The City of Whitehorse is cancelling its plan to reconstruct city hall after the lowest bid it received late last month was more than $10 million over budget, Mayor Laura Cabott said Thursday.
Standing on the city hall steps, Cabott said that would have meant the city would have had to contribute $19 million to the project instead of $9 million, as it had budgeted. The rest of the funding would have come from federal and territorial sources.
The city initially estimated the project would cost $22 million.
"We know that with the instability of the current world market and the increasing price of commodities such as steel, rebar, wood, copper, oil, aluminum, we are not comfortable moving forward on this project at this particular time," she said.
She added the city made the decision earlier this week.

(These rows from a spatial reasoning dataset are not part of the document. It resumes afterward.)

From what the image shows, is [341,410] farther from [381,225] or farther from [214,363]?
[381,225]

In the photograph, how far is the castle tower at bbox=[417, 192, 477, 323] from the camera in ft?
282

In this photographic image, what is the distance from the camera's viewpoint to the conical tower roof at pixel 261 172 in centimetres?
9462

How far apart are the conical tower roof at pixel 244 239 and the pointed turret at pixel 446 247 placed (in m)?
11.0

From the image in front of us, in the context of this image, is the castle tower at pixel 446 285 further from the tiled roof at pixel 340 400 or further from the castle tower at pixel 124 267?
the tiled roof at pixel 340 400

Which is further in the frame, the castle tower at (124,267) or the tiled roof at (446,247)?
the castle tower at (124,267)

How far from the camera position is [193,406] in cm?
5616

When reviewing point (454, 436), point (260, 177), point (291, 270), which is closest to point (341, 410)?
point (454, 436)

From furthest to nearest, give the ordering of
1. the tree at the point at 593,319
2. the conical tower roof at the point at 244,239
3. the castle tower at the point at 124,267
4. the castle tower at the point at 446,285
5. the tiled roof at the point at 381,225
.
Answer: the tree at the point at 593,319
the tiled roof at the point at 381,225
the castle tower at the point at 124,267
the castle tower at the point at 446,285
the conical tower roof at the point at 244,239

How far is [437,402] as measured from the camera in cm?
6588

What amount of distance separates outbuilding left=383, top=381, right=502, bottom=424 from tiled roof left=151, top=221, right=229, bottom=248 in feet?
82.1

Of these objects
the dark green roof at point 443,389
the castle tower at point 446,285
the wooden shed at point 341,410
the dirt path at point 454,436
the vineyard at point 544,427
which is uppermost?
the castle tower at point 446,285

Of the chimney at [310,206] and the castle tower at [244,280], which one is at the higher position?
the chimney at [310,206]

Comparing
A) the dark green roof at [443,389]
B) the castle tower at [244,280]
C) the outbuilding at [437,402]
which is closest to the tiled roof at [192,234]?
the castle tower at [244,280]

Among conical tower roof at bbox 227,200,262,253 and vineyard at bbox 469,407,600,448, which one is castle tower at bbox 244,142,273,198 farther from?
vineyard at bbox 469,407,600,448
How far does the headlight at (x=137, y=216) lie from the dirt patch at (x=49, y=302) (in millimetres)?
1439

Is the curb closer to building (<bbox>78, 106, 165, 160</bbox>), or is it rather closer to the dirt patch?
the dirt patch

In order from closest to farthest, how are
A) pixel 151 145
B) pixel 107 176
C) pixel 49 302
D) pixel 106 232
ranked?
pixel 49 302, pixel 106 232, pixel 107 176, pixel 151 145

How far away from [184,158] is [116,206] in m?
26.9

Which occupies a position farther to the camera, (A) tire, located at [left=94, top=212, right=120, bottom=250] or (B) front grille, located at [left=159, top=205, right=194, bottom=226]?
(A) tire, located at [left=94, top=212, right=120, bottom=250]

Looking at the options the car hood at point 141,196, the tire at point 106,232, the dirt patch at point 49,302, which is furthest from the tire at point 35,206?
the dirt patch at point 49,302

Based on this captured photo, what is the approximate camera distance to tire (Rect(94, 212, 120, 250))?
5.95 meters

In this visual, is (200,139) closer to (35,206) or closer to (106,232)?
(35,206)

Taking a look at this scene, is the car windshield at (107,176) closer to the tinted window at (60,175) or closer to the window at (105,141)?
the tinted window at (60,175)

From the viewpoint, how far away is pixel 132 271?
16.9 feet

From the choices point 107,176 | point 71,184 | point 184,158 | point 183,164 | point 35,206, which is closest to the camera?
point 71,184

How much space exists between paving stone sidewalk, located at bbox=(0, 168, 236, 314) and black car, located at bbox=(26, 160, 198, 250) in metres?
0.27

The city announced plans in June 2021 to tear down the old fire hall and original city hall building, both of which date back to the 1960s, and renovate the addition that was built in 1987.
It said the reconstruction project was a consolidation of several downtown construction projects, and included building a transit hub, relocating the cenotaph and upgrading the existing city hall building.
Looking at options
Cabott said the city is now looking at different options as some work that would have been part of the reconstruction project still needs to be done.
She said the city hall building needs upgrades to be brought up to standard. Those include, among others, replacing the roof, addressing the mechanical, heating and electrical systems and doing some work on the front of the building.
Cabott said she expects the work will cost "at least a few million dollars."
She said the city made a conscious decision to defer significant maintenance costs over the years because they were going to be addressed by the reconstruction project.
"If … you don't invest in your vehicle because you know you're going to sell it in three years and then you decide you're not going to sell it, you're going to have to start putting some money into it. So that's the situation that we are in," she said.
Cabott added that the Small Communities Fund, which had approved $15.7 million in funding to the city, was extended to 2027 after being originally set to expire in 2024.
"That time will now give us an opportunity to look at other options to achieve our objectives," she said.
She added the city also still wants to create a downtown transit hub and needs to find room for city employees who are scattered across the city.
Cabott said construction on any of these projects would not start until 2023 because they would require new design work.